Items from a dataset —
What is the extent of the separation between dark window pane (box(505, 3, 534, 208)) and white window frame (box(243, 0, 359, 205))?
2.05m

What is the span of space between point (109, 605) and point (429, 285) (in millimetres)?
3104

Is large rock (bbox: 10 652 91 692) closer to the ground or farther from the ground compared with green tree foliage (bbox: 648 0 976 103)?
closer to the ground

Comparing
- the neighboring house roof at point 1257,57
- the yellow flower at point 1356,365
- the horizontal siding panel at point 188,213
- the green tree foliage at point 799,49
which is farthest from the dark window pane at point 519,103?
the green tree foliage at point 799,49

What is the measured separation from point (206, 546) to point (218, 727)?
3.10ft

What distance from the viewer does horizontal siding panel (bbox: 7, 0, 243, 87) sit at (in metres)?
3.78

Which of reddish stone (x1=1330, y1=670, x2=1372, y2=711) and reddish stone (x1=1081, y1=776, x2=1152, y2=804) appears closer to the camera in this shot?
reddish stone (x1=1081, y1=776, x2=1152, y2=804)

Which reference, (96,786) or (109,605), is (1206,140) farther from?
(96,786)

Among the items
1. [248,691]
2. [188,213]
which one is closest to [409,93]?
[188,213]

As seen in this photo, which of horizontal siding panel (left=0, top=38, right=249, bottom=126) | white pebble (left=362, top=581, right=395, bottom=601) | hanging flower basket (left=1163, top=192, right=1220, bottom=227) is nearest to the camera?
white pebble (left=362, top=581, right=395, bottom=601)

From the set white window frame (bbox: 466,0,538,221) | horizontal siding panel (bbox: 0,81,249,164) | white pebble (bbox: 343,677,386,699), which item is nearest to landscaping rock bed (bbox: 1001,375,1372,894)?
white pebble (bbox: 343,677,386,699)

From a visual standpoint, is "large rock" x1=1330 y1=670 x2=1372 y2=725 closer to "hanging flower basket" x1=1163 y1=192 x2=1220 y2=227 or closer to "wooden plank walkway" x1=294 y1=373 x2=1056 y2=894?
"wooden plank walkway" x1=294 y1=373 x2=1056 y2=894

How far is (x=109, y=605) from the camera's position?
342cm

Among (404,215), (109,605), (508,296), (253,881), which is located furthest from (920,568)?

CHALLENGE — Rewrite the material above, swapping every instance of "horizontal siding panel" for "wooden siding board" and leaving everything else unchanged.

ANSWER TO THIS TASK —
What is the extent of the separation between dark window pane (box(505, 3, 534, 208)) and white window frame (box(243, 0, 359, 205))?
2.05m

What is the span of space between point (109, 605) and point (429, 285) (in millimetres)?
3104

Is large rock (bbox: 10 652 91 692) closer to the ground or farther from the ground compared with green tree foliage (bbox: 648 0 976 103)?
closer to the ground

Comparing
- the neighboring house roof at point 1257,57
- the yellow flower at point 1356,365
- the wooden siding board at point 188,213
- the green tree foliage at point 799,49
which is farthest from the dark window pane at point 519,103?
the green tree foliage at point 799,49

What is the measured separation from point (206, 546) to point (218, 727)?
3.10ft

What distance from the viewer does wooden siding board (bbox: 7, 0, 243, 87) sit at (in metres)?
3.78

Which of reddish stone (x1=1330, y1=670, x2=1372, y2=711) and reddish stone (x1=1081, y1=776, x2=1152, y2=804) appears closer to the camera in this shot?
reddish stone (x1=1081, y1=776, x2=1152, y2=804)

Which reference, (96,786) or (109,605), is (1206,140) farther from?
(96,786)

Among the items
1. [248,691]
2. [188,213]
which one is closest to [409,93]?
[188,213]

As seen in this photo, which of wooden siding board (left=0, top=38, right=249, bottom=126) | white pebble (left=362, top=581, right=395, bottom=601) | hanging flower basket (left=1163, top=192, right=1220, bottom=227) is nearest to the camera?
white pebble (left=362, top=581, right=395, bottom=601)

From the set white window frame (bbox: 466,0,538,221) | wooden siding board (bbox: 0,81,249,164) | white pebble (bbox: 343,677,386,699), which item is nearest to landscaping rock bed (bbox: 1001,375,1372,894)?
white pebble (bbox: 343,677,386,699)

From a visual standpoint, is "large rock" x1=1330 y1=670 x2=1372 y2=725 closer to "hanging flower basket" x1=1163 y1=192 x2=1220 y2=227 or closer to "wooden plank walkway" x1=294 y1=373 x2=1056 y2=894?
"wooden plank walkway" x1=294 y1=373 x2=1056 y2=894

How far is (x=109, y=605) from the camera's position?
342cm

Among (404,215), (109,605), (508,296), (253,881), which is located furthest from (920,568)?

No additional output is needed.